:: Data excerpts ::

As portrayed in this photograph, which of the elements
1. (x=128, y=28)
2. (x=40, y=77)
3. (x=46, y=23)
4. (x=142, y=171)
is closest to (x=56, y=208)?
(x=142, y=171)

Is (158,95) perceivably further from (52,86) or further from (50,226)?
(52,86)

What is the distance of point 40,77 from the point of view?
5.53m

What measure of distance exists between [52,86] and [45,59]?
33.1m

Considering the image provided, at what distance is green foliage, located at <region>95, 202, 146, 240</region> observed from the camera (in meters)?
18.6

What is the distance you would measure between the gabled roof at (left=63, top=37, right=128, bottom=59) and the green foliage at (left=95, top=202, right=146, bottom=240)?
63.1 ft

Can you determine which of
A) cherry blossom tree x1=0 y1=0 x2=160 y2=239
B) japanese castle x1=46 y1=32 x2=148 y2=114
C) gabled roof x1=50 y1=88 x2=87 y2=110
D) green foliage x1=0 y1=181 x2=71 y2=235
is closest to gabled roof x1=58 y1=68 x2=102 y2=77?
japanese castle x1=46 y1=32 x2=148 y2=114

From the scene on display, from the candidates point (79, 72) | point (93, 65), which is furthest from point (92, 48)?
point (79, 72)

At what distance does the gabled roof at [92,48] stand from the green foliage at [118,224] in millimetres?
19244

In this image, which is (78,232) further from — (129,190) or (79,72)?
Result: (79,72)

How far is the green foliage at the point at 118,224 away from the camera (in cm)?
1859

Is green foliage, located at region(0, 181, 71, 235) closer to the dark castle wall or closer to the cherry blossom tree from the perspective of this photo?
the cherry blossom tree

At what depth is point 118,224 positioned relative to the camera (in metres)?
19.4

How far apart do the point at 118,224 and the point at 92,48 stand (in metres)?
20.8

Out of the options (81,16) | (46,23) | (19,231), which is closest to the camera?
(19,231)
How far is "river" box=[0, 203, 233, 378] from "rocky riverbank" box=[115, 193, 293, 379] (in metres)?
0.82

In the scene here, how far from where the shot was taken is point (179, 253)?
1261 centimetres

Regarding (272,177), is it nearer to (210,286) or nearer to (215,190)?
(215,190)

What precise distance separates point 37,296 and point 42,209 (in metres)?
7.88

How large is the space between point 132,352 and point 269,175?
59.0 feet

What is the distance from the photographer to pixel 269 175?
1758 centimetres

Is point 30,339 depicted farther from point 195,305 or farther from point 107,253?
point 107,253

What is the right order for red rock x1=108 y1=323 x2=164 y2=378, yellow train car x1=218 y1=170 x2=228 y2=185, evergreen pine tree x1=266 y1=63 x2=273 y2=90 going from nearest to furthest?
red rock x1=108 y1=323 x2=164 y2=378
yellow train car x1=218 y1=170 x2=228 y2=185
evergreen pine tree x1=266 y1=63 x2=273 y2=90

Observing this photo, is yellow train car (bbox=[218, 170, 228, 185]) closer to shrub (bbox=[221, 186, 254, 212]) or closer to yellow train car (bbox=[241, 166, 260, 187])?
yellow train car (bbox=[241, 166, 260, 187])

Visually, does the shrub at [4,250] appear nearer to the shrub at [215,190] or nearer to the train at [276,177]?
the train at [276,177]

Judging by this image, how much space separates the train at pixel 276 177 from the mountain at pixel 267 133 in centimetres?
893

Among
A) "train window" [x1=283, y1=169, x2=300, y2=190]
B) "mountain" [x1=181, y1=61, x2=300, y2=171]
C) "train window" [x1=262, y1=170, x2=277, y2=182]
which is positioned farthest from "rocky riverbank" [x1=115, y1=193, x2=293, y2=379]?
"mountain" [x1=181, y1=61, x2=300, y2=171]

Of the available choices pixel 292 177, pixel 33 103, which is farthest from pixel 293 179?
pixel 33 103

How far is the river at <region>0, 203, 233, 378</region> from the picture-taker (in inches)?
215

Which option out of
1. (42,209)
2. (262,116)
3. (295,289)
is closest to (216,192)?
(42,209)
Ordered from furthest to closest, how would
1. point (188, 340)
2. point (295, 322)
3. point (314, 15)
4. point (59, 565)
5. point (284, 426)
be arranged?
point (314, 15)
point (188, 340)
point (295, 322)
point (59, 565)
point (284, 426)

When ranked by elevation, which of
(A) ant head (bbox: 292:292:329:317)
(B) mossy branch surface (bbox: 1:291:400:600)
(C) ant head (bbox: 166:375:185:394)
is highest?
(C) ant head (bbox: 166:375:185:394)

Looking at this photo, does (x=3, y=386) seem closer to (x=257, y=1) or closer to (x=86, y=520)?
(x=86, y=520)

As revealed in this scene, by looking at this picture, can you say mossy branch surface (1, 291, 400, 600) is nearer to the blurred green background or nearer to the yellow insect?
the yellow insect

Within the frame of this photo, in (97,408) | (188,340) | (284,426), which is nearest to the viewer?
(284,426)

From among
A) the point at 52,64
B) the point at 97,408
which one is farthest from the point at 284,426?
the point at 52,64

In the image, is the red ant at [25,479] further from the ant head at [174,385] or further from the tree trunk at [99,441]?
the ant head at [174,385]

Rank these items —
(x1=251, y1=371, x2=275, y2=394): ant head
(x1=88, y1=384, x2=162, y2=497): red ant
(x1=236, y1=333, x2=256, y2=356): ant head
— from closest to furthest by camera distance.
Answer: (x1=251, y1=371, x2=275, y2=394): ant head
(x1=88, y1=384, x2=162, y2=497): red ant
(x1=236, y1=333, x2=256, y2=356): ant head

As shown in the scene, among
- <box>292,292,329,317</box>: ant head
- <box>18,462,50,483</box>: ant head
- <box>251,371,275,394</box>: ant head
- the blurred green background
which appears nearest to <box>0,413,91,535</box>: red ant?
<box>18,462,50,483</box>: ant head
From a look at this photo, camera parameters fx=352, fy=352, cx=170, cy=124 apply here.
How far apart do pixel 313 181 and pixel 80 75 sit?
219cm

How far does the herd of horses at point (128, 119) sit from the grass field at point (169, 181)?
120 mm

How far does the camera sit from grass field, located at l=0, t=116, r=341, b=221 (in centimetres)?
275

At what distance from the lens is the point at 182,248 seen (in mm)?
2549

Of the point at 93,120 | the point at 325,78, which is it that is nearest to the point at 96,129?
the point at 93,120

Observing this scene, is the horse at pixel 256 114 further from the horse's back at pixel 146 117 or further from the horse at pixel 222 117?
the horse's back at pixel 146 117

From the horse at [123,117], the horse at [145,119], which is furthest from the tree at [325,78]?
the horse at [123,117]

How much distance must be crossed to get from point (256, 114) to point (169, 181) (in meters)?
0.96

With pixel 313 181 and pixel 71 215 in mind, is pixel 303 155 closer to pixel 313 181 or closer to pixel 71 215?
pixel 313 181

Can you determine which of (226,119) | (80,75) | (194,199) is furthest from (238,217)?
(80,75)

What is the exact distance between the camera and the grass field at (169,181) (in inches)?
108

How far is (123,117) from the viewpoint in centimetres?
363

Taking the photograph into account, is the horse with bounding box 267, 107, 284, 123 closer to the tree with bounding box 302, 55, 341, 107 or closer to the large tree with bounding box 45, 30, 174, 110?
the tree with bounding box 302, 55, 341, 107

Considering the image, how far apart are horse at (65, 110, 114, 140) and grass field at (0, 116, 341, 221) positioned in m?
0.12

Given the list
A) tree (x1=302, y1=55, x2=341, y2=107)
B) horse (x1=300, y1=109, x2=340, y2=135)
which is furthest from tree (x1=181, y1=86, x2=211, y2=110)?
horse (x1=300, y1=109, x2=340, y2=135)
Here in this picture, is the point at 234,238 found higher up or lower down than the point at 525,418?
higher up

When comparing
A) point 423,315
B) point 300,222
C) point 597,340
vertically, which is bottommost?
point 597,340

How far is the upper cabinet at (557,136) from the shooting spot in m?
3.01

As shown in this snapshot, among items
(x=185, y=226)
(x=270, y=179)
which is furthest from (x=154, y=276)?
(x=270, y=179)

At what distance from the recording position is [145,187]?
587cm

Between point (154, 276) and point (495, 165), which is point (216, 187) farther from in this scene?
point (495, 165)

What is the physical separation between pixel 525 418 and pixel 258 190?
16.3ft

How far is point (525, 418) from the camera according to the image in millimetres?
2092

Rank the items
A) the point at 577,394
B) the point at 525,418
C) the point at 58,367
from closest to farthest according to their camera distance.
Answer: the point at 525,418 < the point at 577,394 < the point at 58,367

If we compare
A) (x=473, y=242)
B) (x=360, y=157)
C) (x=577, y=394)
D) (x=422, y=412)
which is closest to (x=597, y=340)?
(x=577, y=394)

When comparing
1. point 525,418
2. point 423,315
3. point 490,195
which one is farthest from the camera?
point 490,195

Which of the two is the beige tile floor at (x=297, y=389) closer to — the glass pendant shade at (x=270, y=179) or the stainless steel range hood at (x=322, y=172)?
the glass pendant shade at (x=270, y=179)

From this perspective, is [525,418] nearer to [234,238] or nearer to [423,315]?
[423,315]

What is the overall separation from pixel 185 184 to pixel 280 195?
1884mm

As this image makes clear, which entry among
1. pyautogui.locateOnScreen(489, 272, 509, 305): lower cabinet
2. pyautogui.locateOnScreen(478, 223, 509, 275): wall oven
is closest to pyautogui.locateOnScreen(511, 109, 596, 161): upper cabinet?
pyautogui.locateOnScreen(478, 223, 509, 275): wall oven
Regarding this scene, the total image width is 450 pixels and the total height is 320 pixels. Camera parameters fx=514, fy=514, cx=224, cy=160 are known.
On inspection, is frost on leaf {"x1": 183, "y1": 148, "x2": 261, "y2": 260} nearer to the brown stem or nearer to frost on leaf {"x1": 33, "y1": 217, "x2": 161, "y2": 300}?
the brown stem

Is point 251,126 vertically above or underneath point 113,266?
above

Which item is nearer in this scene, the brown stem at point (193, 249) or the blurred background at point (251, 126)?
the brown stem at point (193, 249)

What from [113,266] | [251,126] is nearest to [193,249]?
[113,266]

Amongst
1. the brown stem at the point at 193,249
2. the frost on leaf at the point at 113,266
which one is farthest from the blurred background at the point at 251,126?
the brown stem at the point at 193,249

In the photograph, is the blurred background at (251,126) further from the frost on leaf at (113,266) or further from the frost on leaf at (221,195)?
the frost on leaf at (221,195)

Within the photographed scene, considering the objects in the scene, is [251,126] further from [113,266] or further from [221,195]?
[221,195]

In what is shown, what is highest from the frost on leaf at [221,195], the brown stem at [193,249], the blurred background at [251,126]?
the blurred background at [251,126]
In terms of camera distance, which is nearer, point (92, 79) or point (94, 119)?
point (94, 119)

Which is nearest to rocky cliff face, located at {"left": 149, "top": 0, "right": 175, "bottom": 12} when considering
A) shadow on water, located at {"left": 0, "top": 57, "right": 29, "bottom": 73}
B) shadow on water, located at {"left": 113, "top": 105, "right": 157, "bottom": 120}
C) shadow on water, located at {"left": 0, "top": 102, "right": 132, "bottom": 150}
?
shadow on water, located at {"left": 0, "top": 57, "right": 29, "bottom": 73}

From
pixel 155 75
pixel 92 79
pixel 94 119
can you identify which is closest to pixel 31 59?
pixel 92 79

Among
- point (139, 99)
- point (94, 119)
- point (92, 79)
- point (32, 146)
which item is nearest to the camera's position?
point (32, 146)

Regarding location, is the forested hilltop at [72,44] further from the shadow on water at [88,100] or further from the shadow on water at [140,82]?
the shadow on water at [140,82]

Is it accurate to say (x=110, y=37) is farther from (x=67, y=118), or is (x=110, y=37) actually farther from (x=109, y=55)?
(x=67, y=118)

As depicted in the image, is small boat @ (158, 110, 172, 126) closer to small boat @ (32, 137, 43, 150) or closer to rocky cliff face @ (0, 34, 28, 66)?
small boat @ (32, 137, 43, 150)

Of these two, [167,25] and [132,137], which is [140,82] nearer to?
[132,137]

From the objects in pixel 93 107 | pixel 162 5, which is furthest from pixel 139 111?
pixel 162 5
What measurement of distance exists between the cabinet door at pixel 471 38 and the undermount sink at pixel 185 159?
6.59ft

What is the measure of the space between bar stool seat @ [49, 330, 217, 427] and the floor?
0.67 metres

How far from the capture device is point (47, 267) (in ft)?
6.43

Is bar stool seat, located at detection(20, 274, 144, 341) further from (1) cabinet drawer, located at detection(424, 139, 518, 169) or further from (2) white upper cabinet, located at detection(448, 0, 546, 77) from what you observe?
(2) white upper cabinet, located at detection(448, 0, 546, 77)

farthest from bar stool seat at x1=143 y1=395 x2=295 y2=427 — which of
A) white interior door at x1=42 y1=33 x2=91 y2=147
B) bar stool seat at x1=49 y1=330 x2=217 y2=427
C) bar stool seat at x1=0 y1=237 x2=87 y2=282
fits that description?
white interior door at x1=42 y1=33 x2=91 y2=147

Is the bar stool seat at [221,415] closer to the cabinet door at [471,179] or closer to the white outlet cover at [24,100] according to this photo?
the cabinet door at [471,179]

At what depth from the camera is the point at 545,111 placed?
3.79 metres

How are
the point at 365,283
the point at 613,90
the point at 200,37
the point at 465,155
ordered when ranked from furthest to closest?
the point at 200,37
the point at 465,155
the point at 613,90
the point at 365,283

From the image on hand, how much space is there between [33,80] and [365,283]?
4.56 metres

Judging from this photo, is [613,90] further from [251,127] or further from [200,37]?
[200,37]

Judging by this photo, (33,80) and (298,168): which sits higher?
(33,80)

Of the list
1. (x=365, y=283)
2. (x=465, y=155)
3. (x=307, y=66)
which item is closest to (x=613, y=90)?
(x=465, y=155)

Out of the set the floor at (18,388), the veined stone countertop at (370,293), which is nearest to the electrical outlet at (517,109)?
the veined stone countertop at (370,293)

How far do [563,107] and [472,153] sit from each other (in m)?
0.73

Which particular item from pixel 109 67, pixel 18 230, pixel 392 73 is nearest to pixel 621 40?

:::

_To do_:
Can you recast the lines starting with the one containing "What is the measure" and going on through the one containing "3.79 metres" as a two-column CSV with the headers text and answer? Give one row for each, with its wording and its answer, each in its own quoted field, and with line breaks turned into spaces.

_Exercise response_:
text,answer
"What is the measure of the space between bar stool seat @ [49, 330, 217, 427] and the floor?","0.67 metres"
"How far from the capture device is point (47, 267) (in ft)?","6.43"
"Is bar stool seat, located at detection(20, 274, 144, 341) further from (1) cabinet drawer, located at detection(424, 139, 518, 169) or further from (2) white upper cabinet, located at detection(448, 0, 546, 77) from what you observe?","(2) white upper cabinet, located at detection(448, 0, 546, 77)"
"farthest from bar stool seat at x1=143 y1=395 x2=295 y2=427 — which of A) white interior door at x1=42 y1=33 x2=91 y2=147 B) bar stool seat at x1=49 y1=330 x2=217 y2=427 C) bar stool seat at x1=0 y1=237 x2=87 y2=282 fits that description?","white interior door at x1=42 y1=33 x2=91 y2=147"
"Is the bar stool seat at [221,415] closer to the cabinet door at [471,179] or closer to the white outlet cover at [24,100] according to this photo?","the cabinet door at [471,179]"
"At what depth from the camera is the point at 545,111 placed?","3.79 metres"